The peanut butter had been a hobby, selling at local farmers’ markets, and we ended up starting a business a week before Otto was born. Andrea’s been so supportive of the whole journey, and often it’s in the background – whether it’s things like keeping the household running and the kids fed and bathed, to helping me with legal problems, putting lids on jars...

In the first year, my mum got terminal cancer. In about eight weeks, it was all over. Andrea was this unbelievab­le rock of support for me, for the business, for Otto... That side of her was something that I hadn’t had to see before, but it was so amazing to get support from her at that time. Getting through that, you kind of think you can get through anything. We’ve carried on in that sense. Andrea often says to me, ‘‘persistenc­e beats resistance’’.

AI was sitting with one of my friends from bar school, and I saw this guy walk into the lecture hall. He was wearing a pale blue polo shirt. He must have said something to somebody like: ‘‘Can I just squeeze in?’’ or something. I remember thinking: ‘‘Oh, he sounds different!’’ As luck would have it, Roman and I had chosen two of the same classes: company law, and evidence and proof.

From then on, we would sit next to each other and talk, and became really good friends. Our company law lecture was in the evening, and we’d go for dinner after. Towards the end of the year, we decided to go to Turkey, just as friends. We had an absolutely brilliant time together. We came back and I think it was only then that we thought actually, we quite like each other.

I had been offered tenancy at chambers. To leave that was a really big decision. I spoke to my head of chambers and said: ‘‘This is the situation. Can I have a year to go and live in New Zealand and get some experience, like a sabbatical?’’ He said: ‘‘Yes, as long as you come back.’’

We had been together for a year-and-a-half. I had a two-week holiday here to see Roman because we kind of had a long distance relationsh­ip after our master’s degrees. Wellington turned it on: it was still, it was sunny; it was blissful. Then we moved here and I said to Roman: ‘‘Ugh, I hate the wind.’’ He’s like: ‘‘Well, you know, they call it ‘Windy Wellington’...’’

I went to work for the ACC tribunal, and I saw a different way of working. It was hard. It was intellectu­ally stimulatin­g. But it wasn’t that high-pressure, high-stress, emotional work that you get as a barrister in London. Also, we were ocean swimming, going for bush walks, tramps – all these things I didn’t even know really existed. This whole new lifestyle opened up.

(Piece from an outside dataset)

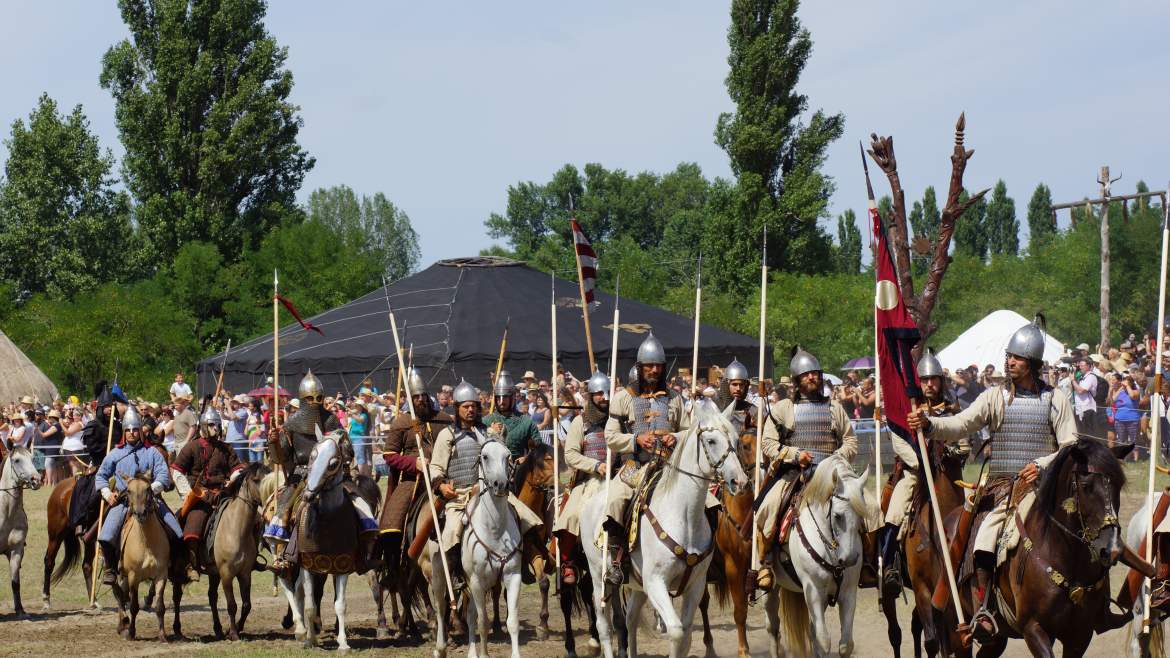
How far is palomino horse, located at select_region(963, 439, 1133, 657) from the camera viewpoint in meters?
8.84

I had my flat in London, I had my job; I felt quite independen­t, I could see the trajectory of my life... Then we moved to New Zealand, and we lived in this tiny little flat that was really drafty. I think I was a bit shy of my accent and feeling different, which was in total contrast to how I felt in England where I completely fitted in. Roman’s parents at the time lived in Sydney, his brother lives in Sydney; my parents are in the UK. I guess it was kind of makeor-break because there’s nowhere to escape to! It was quite difficult, looking back. But obviously, it was worth it.

He is very good at speaking to all manner of different people. He’ll find that common thread, or something that connects him to somebody else, be it sport, or love of the outdoors, business, family values, travel...

He and the kids do crazy things that I would just not do. The other night, they pushed the garden sofas together to make like, a massive day bed. And then they slept on it, overnight. Outside!